Estate planning refers to the overall process of arranging of the disposal and disbursement of an estate in the event of death. Estate planning will prove to be of particular importance in the case that an individual has substantial assets or those with a high fiscal value.
Through estate planning, an individual can help secure that their assets will be transferred to loved ones in order for them to enjoy, and possibly, provide for a better quality of life.
What Goes into Estate Planning?
There are various considerations to take when undertaking estate planning, though most will correlate the issue mostly with a person’s Last Will and Testament, trusts, and nominating a Power of Attorney. Furthermore, many will also have the misconception that estate planning is only for those with wealth and substantial assets, which is not the case.
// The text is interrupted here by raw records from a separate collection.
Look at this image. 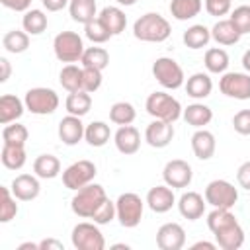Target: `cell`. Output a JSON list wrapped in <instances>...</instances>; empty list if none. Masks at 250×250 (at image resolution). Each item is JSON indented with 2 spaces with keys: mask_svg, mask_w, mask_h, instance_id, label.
<instances>
[{
  "mask_svg": "<svg viewBox=\"0 0 250 250\" xmlns=\"http://www.w3.org/2000/svg\"><path fill=\"white\" fill-rule=\"evenodd\" d=\"M207 227L215 236V242L223 250H238L244 244V230L230 209L213 207L207 215Z\"/></svg>",
  "mask_w": 250,
  "mask_h": 250,
  "instance_id": "cell-1",
  "label": "cell"
},
{
  "mask_svg": "<svg viewBox=\"0 0 250 250\" xmlns=\"http://www.w3.org/2000/svg\"><path fill=\"white\" fill-rule=\"evenodd\" d=\"M170 21L156 12H146L133 23V35L145 43H162L170 37Z\"/></svg>",
  "mask_w": 250,
  "mask_h": 250,
  "instance_id": "cell-2",
  "label": "cell"
},
{
  "mask_svg": "<svg viewBox=\"0 0 250 250\" xmlns=\"http://www.w3.org/2000/svg\"><path fill=\"white\" fill-rule=\"evenodd\" d=\"M107 199L105 189L100 184H88L80 189L74 191L72 199H70V209L76 217L80 219H92L94 213L98 211V207Z\"/></svg>",
  "mask_w": 250,
  "mask_h": 250,
  "instance_id": "cell-3",
  "label": "cell"
},
{
  "mask_svg": "<svg viewBox=\"0 0 250 250\" xmlns=\"http://www.w3.org/2000/svg\"><path fill=\"white\" fill-rule=\"evenodd\" d=\"M145 109L150 117L162 119V121H168V123L178 121L184 113L182 104L166 92H152L145 102Z\"/></svg>",
  "mask_w": 250,
  "mask_h": 250,
  "instance_id": "cell-4",
  "label": "cell"
},
{
  "mask_svg": "<svg viewBox=\"0 0 250 250\" xmlns=\"http://www.w3.org/2000/svg\"><path fill=\"white\" fill-rule=\"evenodd\" d=\"M53 51L61 62L70 64V62H80L86 47L76 31H61L53 39Z\"/></svg>",
  "mask_w": 250,
  "mask_h": 250,
  "instance_id": "cell-5",
  "label": "cell"
},
{
  "mask_svg": "<svg viewBox=\"0 0 250 250\" xmlns=\"http://www.w3.org/2000/svg\"><path fill=\"white\" fill-rule=\"evenodd\" d=\"M145 203L141 199V195L133 193V191H127V193H121L115 201V211H117V221L121 227L125 229H135L141 219H143V213H145Z\"/></svg>",
  "mask_w": 250,
  "mask_h": 250,
  "instance_id": "cell-6",
  "label": "cell"
},
{
  "mask_svg": "<svg viewBox=\"0 0 250 250\" xmlns=\"http://www.w3.org/2000/svg\"><path fill=\"white\" fill-rule=\"evenodd\" d=\"M23 104H25V109L35 113V115H51L57 111L61 100H59V94L55 90L45 88V86H37V88H31L25 92Z\"/></svg>",
  "mask_w": 250,
  "mask_h": 250,
  "instance_id": "cell-7",
  "label": "cell"
},
{
  "mask_svg": "<svg viewBox=\"0 0 250 250\" xmlns=\"http://www.w3.org/2000/svg\"><path fill=\"white\" fill-rule=\"evenodd\" d=\"M152 76L166 90H178L186 82L182 66L172 57H158L154 61V64H152Z\"/></svg>",
  "mask_w": 250,
  "mask_h": 250,
  "instance_id": "cell-8",
  "label": "cell"
},
{
  "mask_svg": "<svg viewBox=\"0 0 250 250\" xmlns=\"http://www.w3.org/2000/svg\"><path fill=\"white\" fill-rule=\"evenodd\" d=\"M72 246L76 250H104L105 248V238L100 230L98 223H90V221H82L72 229L70 234Z\"/></svg>",
  "mask_w": 250,
  "mask_h": 250,
  "instance_id": "cell-9",
  "label": "cell"
},
{
  "mask_svg": "<svg viewBox=\"0 0 250 250\" xmlns=\"http://www.w3.org/2000/svg\"><path fill=\"white\" fill-rule=\"evenodd\" d=\"M203 197L211 207L232 209L234 203L238 201V189L227 180H213L207 184Z\"/></svg>",
  "mask_w": 250,
  "mask_h": 250,
  "instance_id": "cell-10",
  "label": "cell"
},
{
  "mask_svg": "<svg viewBox=\"0 0 250 250\" xmlns=\"http://www.w3.org/2000/svg\"><path fill=\"white\" fill-rule=\"evenodd\" d=\"M98 170H96V164L90 162V160H78V162H72L68 168H64L62 172V184L64 188L76 191L88 184L94 182Z\"/></svg>",
  "mask_w": 250,
  "mask_h": 250,
  "instance_id": "cell-11",
  "label": "cell"
},
{
  "mask_svg": "<svg viewBox=\"0 0 250 250\" xmlns=\"http://www.w3.org/2000/svg\"><path fill=\"white\" fill-rule=\"evenodd\" d=\"M219 90L232 100H250V74L248 72H225L219 80Z\"/></svg>",
  "mask_w": 250,
  "mask_h": 250,
  "instance_id": "cell-12",
  "label": "cell"
},
{
  "mask_svg": "<svg viewBox=\"0 0 250 250\" xmlns=\"http://www.w3.org/2000/svg\"><path fill=\"white\" fill-rule=\"evenodd\" d=\"M162 178H164V184H168L170 188H188L191 184V178H193V172H191V166L182 160V158H174V160H168L164 170H162Z\"/></svg>",
  "mask_w": 250,
  "mask_h": 250,
  "instance_id": "cell-13",
  "label": "cell"
},
{
  "mask_svg": "<svg viewBox=\"0 0 250 250\" xmlns=\"http://www.w3.org/2000/svg\"><path fill=\"white\" fill-rule=\"evenodd\" d=\"M186 244V230L178 223H164L156 230V246L160 250H180Z\"/></svg>",
  "mask_w": 250,
  "mask_h": 250,
  "instance_id": "cell-14",
  "label": "cell"
},
{
  "mask_svg": "<svg viewBox=\"0 0 250 250\" xmlns=\"http://www.w3.org/2000/svg\"><path fill=\"white\" fill-rule=\"evenodd\" d=\"M172 139H174V123H168V121H162V119H154L145 129V141L152 148H164V146H168L172 143Z\"/></svg>",
  "mask_w": 250,
  "mask_h": 250,
  "instance_id": "cell-15",
  "label": "cell"
},
{
  "mask_svg": "<svg viewBox=\"0 0 250 250\" xmlns=\"http://www.w3.org/2000/svg\"><path fill=\"white\" fill-rule=\"evenodd\" d=\"M146 205L150 211L154 213H166L176 205V195H174V188H170L168 184L164 186H154L148 189L146 193Z\"/></svg>",
  "mask_w": 250,
  "mask_h": 250,
  "instance_id": "cell-16",
  "label": "cell"
},
{
  "mask_svg": "<svg viewBox=\"0 0 250 250\" xmlns=\"http://www.w3.org/2000/svg\"><path fill=\"white\" fill-rule=\"evenodd\" d=\"M176 205H178V211H180V215H182L184 219H188V221H197V219L203 217L207 201H205V197H203L201 193H197V191H186V193L180 195V199H178Z\"/></svg>",
  "mask_w": 250,
  "mask_h": 250,
  "instance_id": "cell-17",
  "label": "cell"
},
{
  "mask_svg": "<svg viewBox=\"0 0 250 250\" xmlns=\"http://www.w3.org/2000/svg\"><path fill=\"white\" fill-rule=\"evenodd\" d=\"M84 131H86V125L82 123V117H78V115H70L68 113L59 123V139L66 146L78 145L84 139Z\"/></svg>",
  "mask_w": 250,
  "mask_h": 250,
  "instance_id": "cell-18",
  "label": "cell"
},
{
  "mask_svg": "<svg viewBox=\"0 0 250 250\" xmlns=\"http://www.w3.org/2000/svg\"><path fill=\"white\" fill-rule=\"evenodd\" d=\"M10 189L18 201H31L39 195L41 184H39V178L35 174H20L12 180Z\"/></svg>",
  "mask_w": 250,
  "mask_h": 250,
  "instance_id": "cell-19",
  "label": "cell"
},
{
  "mask_svg": "<svg viewBox=\"0 0 250 250\" xmlns=\"http://www.w3.org/2000/svg\"><path fill=\"white\" fill-rule=\"evenodd\" d=\"M113 143L121 154H135L141 148V133L133 125H121L113 135Z\"/></svg>",
  "mask_w": 250,
  "mask_h": 250,
  "instance_id": "cell-20",
  "label": "cell"
},
{
  "mask_svg": "<svg viewBox=\"0 0 250 250\" xmlns=\"http://www.w3.org/2000/svg\"><path fill=\"white\" fill-rule=\"evenodd\" d=\"M215 148H217V141L211 131L197 129L191 135V150L199 160H209L215 154Z\"/></svg>",
  "mask_w": 250,
  "mask_h": 250,
  "instance_id": "cell-21",
  "label": "cell"
},
{
  "mask_svg": "<svg viewBox=\"0 0 250 250\" xmlns=\"http://www.w3.org/2000/svg\"><path fill=\"white\" fill-rule=\"evenodd\" d=\"M240 33H238V29L234 27V23L227 18V20H219L213 27H211V39L217 43V45H225V47H229V45H236L238 41H240Z\"/></svg>",
  "mask_w": 250,
  "mask_h": 250,
  "instance_id": "cell-22",
  "label": "cell"
},
{
  "mask_svg": "<svg viewBox=\"0 0 250 250\" xmlns=\"http://www.w3.org/2000/svg\"><path fill=\"white\" fill-rule=\"evenodd\" d=\"M23 109H25V104L18 96L4 94L0 98V123L2 125H8L12 121H18L23 115Z\"/></svg>",
  "mask_w": 250,
  "mask_h": 250,
  "instance_id": "cell-23",
  "label": "cell"
},
{
  "mask_svg": "<svg viewBox=\"0 0 250 250\" xmlns=\"http://www.w3.org/2000/svg\"><path fill=\"white\" fill-rule=\"evenodd\" d=\"M182 117H184V121H186L188 125H191V127H195V129H203L205 125L211 123V119H213V109H211L209 105H205V104L195 102V104H189V105L184 109Z\"/></svg>",
  "mask_w": 250,
  "mask_h": 250,
  "instance_id": "cell-24",
  "label": "cell"
},
{
  "mask_svg": "<svg viewBox=\"0 0 250 250\" xmlns=\"http://www.w3.org/2000/svg\"><path fill=\"white\" fill-rule=\"evenodd\" d=\"M213 90V80L207 72H195L186 80V92L193 100H205Z\"/></svg>",
  "mask_w": 250,
  "mask_h": 250,
  "instance_id": "cell-25",
  "label": "cell"
},
{
  "mask_svg": "<svg viewBox=\"0 0 250 250\" xmlns=\"http://www.w3.org/2000/svg\"><path fill=\"white\" fill-rule=\"evenodd\" d=\"M33 174L41 180H53L61 174V160L55 154H39L33 160Z\"/></svg>",
  "mask_w": 250,
  "mask_h": 250,
  "instance_id": "cell-26",
  "label": "cell"
},
{
  "mask_svg": "<svg viewBox=\"0 0 250 250\" xmlns=\"http://www.w3.org/2000/svg\"><path fill=\"white\" fill-rule=\"evenodd\" d=\"M98 18L105 23V27L111 31V35H119V33L125 31L127 16H125V12H123L121 8H117V6H105V8L98 14Z\"/></svg>",
  "mask_w": 250,
  "mask_h": 250,
  "instance_id": "cell-27",
  "label": "cell"
},
{
  "mask_svg": "<svg viewBox=\"0 0 250 250\" xmlns=\"http://www.w3.org/2000/svg\"><path fill=\"white\" fill-rule=\"evenodd\" d=\"M68 12L70 18L82 25H86L88 21L98 18V6L96 0H70L68 4Z\"/></svg>",
  "mask_w": 250,
  "mask_h": 250,
  "instance_id": "cell-28",
  "label": "cell"
},
{
  "mask_svg": "<svg viewBox=\"0 0 250 250\" xmlns=\"http://www.w3.org/2000/svg\"><path fill=\"white\" fill-rule=\"evenodd\" d=\"M203 10V0H172L170 2V14L178 21H188Z\"/></svg>",
  "mask_w": 250,
  "mask_h": 250,
  "instance_id": "cell-29",
  "label": "cell"
},
{
  "mask_svg": "<svg viewBox=\"0 0 250 250\" xmlns=\"http://www.w3.org/2000/svg\"><path fill=\"white\" fill-rule=\"evenodd\" d=\"M203 64L211 74H225L229 68V53L223 47H211L205 51Z\"/></svg>",
  "mask_w": 250,
  "mask_h": 250,
  "instance_id": "cell-30",
  "label": "cell"
},
{
  "mask_svg": "<svg viewBox=\"0 0 250 250\" xmlns=\"http://www.w3.org/2000/svg\"><path fill=\"white\" fill-rule=\"evenodd\" d=\"M49 25V20H47V14L39 8H31L27 12H23V18H21V27L23 31H27L29 35H41Z\"/></svg>",
  "mask_w": 250,
  "mask_h": 250,
  "instance_id": "cell-31",
  "label": "cell"
},
{
  "mask_svg": "<svg viewBox=\"0 0 250 250\" xmlns=\"http://www.w3.org/2000/svg\"><path fill=\"white\" fill-rule=\"evenodd\" d=\"M64 107L70 115H78V117H84L90 107H92V96L90 92L86 90H80V92H68L66 100H64Z\"/></svg>",
  "mask_w": 250,
  "mask_h": 250,
  "instance_id": "cell-32",
  "label": "cell"
},
{
  "mask_svg": "<svg viewBox=\"0 0 250 250\" xmlns=\"http://www.w3.org/2000/svg\"><path fill=\"white\" fill-rule=\"evenodd\" d=\"M209 41H211V29L205 27L203 23H193L184 31V43L193 51L207 47Z\"/></svg>",
  "mask_w": 250,
  "mask_h": 250,
  "instance_id": "cell-33",
  "label": "cell"
},
{
  "mask_svg": "<svg viewBox=\"0 0 250 250\" xmlns=\"http://www.w3.org/2000/svg\"><path fill=\"white\" fill-rule=\"evenodd\" d=\"M84 139H86V143H88L90 146L100 148V146L107 145V141L111 139V129H109V125L104 123V121H92V123L86 125Z\"/></svg>",
  "mask_w": 250,
  "mask_h": 250,
  "instance_id": "cell-34",
  "label": "cell"
},
{
  "mask_svg": "<svg viewBox=\"0 0 250 250\" xmlns=\"http://www.w3.org/2000/svg\"><path fill=\"white\" fill-rule=\"evenodd\" d=\"M0 160L8 170H20L23 168L27 154H25V146L21 145H2V152H0Z\"/></svg>",
  "mask_w": 250,
  "mask_h": 250,
  "instance_id": "cell-35",
  "label": "cell"
},
{
  "mask_svg": "<svg viewBox=\"0 0 250 250\" xmlns=\"http://www.w3.org/2000/svg\"><path fill=\"white\" fill-rule=\"evenodd\" d=\"M2 47L8 53H12V55L25 53L27 47H29V33L27 31H21V29H10L2 37Z\"/></svg>",
  "mask_w": 250,
  "mask_h": 250,
  "instance_id": "cell-36",
  "label": "cell"
},
{
  "mask_svg": "<svg viewBox=\"0 0 250 250\" xmlns=\"http://www.w3.org/2000/svg\"><path fill=\"white\" fill-rule=\"evenodd\" d=\"M59 82L66 92H80L82 90V66L74 62L64 64L59 72Z\"/></svg>",
  "mask_w": 250,
  "mask_h": 250,
  "instance_id": "cell-37",
  "label": "cell"
},
{
  "mask_svg": "<svg viewBox=\"0 0 250 250\" xmlns=\"http://www.w3.org/2000/svg\"><path fill=\"white\" fill-rule=\"evenodd\" d=\"M80 64L86 68H98L104 70L109 64V53L104 47H88L80 59Z\"/></svg>",
  "mask_w": 250,
  "mask_h": 250,
  "instance_id": "cell-38",
  "label": "cell"
},
{
  "mask_svg": "<svg viewBox=\"0 0 250 250\" xmlns=\"http://www.w3.org/2000/svg\"><path fill=\"white\" fill-rule=\"evenodd\" d=\"M137 117V111L133 107V104L129 102H115L111 107H109V121L115 123V125H131Z\"/></svg>",
  "mask_w": 250,
  "mask_h": 250,
  "instance_id": "cell-39",
  "label": "cell"
},
{
  "mask_svg": "<svg viewBox=\"0 0 250 250\" xmlns=\"http://www.w3.org/2000/svg\"><path fill=\"white\" fill-rule=\"evenodd\" d=\"M27 137H29L27 127L21 125V123H18V121H12V123H8L2 129V141H4V145H21V146H25Z\"/></svg>",
  "mask_w": 250,
  "mask_h": 250,
  "instance_id": "cell-40",
  "label": "cell"
},
{
  "mask_svg": "<svg viewBox=\"0 0 250 250\" xmlns=\"http://www.w3.org/2000/svg\"><path fill=\"white\" fill-rule=\"evenodd\" d=\"M18 215L16 195L10 188H0V223H10Z\"/></svg>",
  "mask_w": 250,
  "mask_h": 250,
  "instance_id": "cell-41",
  "label": "cell"
},
{
  "mask_svg": "<svg viewBox=\"0 0 250 250\" xmlns=\"http://www.w3.org/2000/svg\"><path fill=\"white\" fill-rule=\"evenodd\" d=\"M84 35H86L92 43H96V45H102V43H105L109 37H113L111 31L105 27V23H104L100 18H96V20H92V21H88V23L84 25Z\"/></svg>",
  "mask_w": 250,
  "mask_h": 250,
  "instance_id": "cell-42",
  "label": "cell"
},
{
  "mask_svg": "<svg viewBox=\"0 0 250 250\" xmlns=\"http://www.w3.org/2000/svg\"><path fill=\"white\" fill-rule=\"evenodd\" d=\"M229 20L234 23V27L238 29L240 35L250 33V6L248 4H242V6H236L234 10H230Z\"/></svg>",
  "mask_w": 250,
  "mask_h": 250,
  "instance_id": "cell-43",
  "label": "cell"
},
{
  "mask_svg": "<svg viewBox=\"0 0 250 250\" xmlns=\"http://www.w3.org/2000/svg\"><path fill=\"white\" fill-rule=\"evenodd\" d=\"M80 66H82V64H80ZM102 80H104L102 70L82 66V90H86V92L94 94V92H98V90H100Z\"/></svg>",
  "mask_w": 250,
  "mask_h": 250,
  "instance_id": "cell-44",
  "label": "cell"
},
{
  "mask_svg": "<svg viewBox=\"0 0 250 250\" xmlns=\"http://www.w3.org/2000/svg\"><path fill=\"white\" fill-rule=\"evenodd\" d=\"M113 219H117V211H115V201H111L109 197L98 207V211L94 213V217H92V221L94 223H98V225H107V223H111Z\"/></svg>",
  "mask_w": 250,
  "mask_h": 250,
  "instance_id": "cell-45",
  "label": "cell"
},
{
  "mask_svg": "<svg viewBox=\"0 0 250 250\" xmlns=\"http://www.w3.org/2000/svg\"><path fill=\"white\" fill-rule=\"evenodd\" d=\"M205 4V10L209 16H227L230 12V6H232V0H203Z\"/></svg>",
  "mask_w": 250,
  "mask_h": 250,
  "instance_id": "cell-46",
  "label": "cell"
},
{
  "mask_svg": "<svg viewBox=\"0 0 250 250\" xmlns=\"http://www.w3.org/2000/svg\"><path fill=\"white\" fill-rule=\"evenodd\" d=\"M232 127L238 135H250V109H240L232 117Z\"/></svg>",
  "mask_w": 250,
  "mask_h": 250,
  "instance_id": "cell-47",
  "label": "cell"
},
{
  "mask_svg": "<svg viewBox=\"0 0 250 250\" xmlns=\"http://www.w3.org/2000/svg\"><path fill=\"white\" fill-rule=\"evenodd\" d=\"M236 182L242 189H248L250 191V160L248 162H242L236 170Z\"/></svg>",
  "mask_w": 250,
  "mask_h": 250,
  "instance_id": "cell-48",
  "label": "cell"
},
{
  "mask_svg": "<svg viewBox=\"0 0 250 250\" xmlns=\"http://www.w3.org/2000/svg\"><path fill=\"white\" fill-rule=\"evenodd\" d=\"M4 8L14 10V12H27L31 6V0H0Z\"/></svg>",
  "mask_w": 250,
  "mask_h": 250,
  "instance_id": "cell-49",
  "label": "cell"
},
{
  "mask_svg": "<svg viewBox=\"0 0 250 250\" xmlns=\"http://www.w3.org/2000/svg\"><path fill=\"white\" fill-rule=\"evenodd\" d=\"M41 4L47 12H59V10L66 8L70 4V0H41Z\"/></svg>",
  "mask_w": 250,
  "mask_h": 250,
  "instance_id": "cell-50",
  "label": "cell"
},
{
  "mask_svg": "<svg viewBox=\"0 0 250 250\" xmlns=\"http://www.w3.org/2000/svg\"><path fill=\"white\" fill-rule=\"evenodd\" d=\"M39 250H64V246L57 238H45L39 242Z\"/></svg>",
  "mask_w": 250,
  "mask_h": 250,
  "instance_id": "cell-51",
  "label": "cell"
},
{
  "mask_svg": "<svg viewBox=\"0 0 250 250\" xmlns=\"http://www.w3.org/2000/svg\"><path fill=\"white\" fill-rule=\"evenodd\" d=\"M10 72H12L10 61H8L6 57H0V82H8V78H10Z\"/></svg>",
  "mask_w": 250,
  "mask_h": 250,
  "instance_id": "cell-52",
  "label": "cell"
},
{
  "mask_svg": "<svg viewBox=\"0 0 250 250\" xmlns=\"http://www.w3.org/2000/svg\"><path fill=\"white\" fill-rule=\"evenodd\" d=\"M199 248H207V250H215V248H219V246H217V242H207V240H199V242H195V244H191V250H199Z\"/></svg>",
  "mask_w": 250,
  "mask_h": 250,
  "instance_id": "cell-53",
  "label": "cell"
},
{
  "mask_svg": "<svg viewBox=\"0 0 250 250\" xmlns=\"http://www.w3.org/2000/svg\"><path fill=\"white\" fill-rule=\"evenodd\" d=\"M242 66H244V70L250 74V49L244 51V55H242Z\"/></svg>",
  "mask_w": 250,
  "mask_h": 250,
  "instance_id": "cell-54",
  "label": "cell"
},
{
  "mask_svg": "<svg viewBox=\"0 0 250 250\" xmlns=\"http://www.w3.org/2000/svg\"><path fill=\"white\" fill-rule=\"evenodd\" d=\"M27 248H31V250H39V242H37V244H35V242H23V244L18 246V250H27Z\"/></svg>",
  "mask_w": 250,
  "mask_h": 250,
  "instance_id": "cell-55",
  "label": "cell"
},
{
  "mask_svg": "<svg viewBox=\"0 0 250 250\" xmlns=\"http://www.w3.org/2000/svg\"><path fill=\"white\" fill-rule=\"evenodd\" d=\"M115 2H117L119 6H133L137 0H115Z\"/></svg>",
  "mask_w": 250,
  "mask_h": 250,
  "instance_id": "cell-56",
  "label": "cell"
}]
</instances>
Any person that has assets, whether it be an automobile, home, or investments, should consider estate planning in order to provide for one’s family and friends after death.
Estate planning will prove to be a complicated and often times confusing ordeal, and it is best to contract the services of a knowledgeable estate planning lawyer or attorney to help make the process a smooth and less stressful one.
What are the Benefits of Estate Planning?
In general terms, estate planning is done for the benefit of surviving family members and friends in the case that an individual dies. Estate planning allows for a person’s assets to be distributed to certain relatives through legal means, which also prevents any kind of disputes over such assets if estate planning was not considered or implemented prior to death.
Not only does estate planning ensure that relatives and loved ones receive and benefit from person’s assets after death, but can also help with the final expenses that may be incurred as result of death. In many cases, expenses that arise from death will often times be left to be handled by surviving family members, which can prove to take quite a financial toll for those not prepared to handle the issue financially. Estate planning can help secure that such expenses are taken care of before a person dies, and thus, not placing a fiscal burden on the family.
Furthermore, estate planning can help provide for children and grandchildren after a person dies. Setting up trusts for such family members allows for the person’s money to flourish, even after death, providing for a sense of financial security to those receiving trusts. It helps secure and protect that such finances and funds are delegated to the children and grandchildren to be used upon reaching a certain age, without leaving such responsibility up to another individual.
In other regards, children that are considered minors can also be provided for in terms of guardianship. Through estate planning, a person can nominate a person to take over the guardianship of minors. This protects the children by not necessitating further hassle and frustration in regards to custody over minors by involving the courts.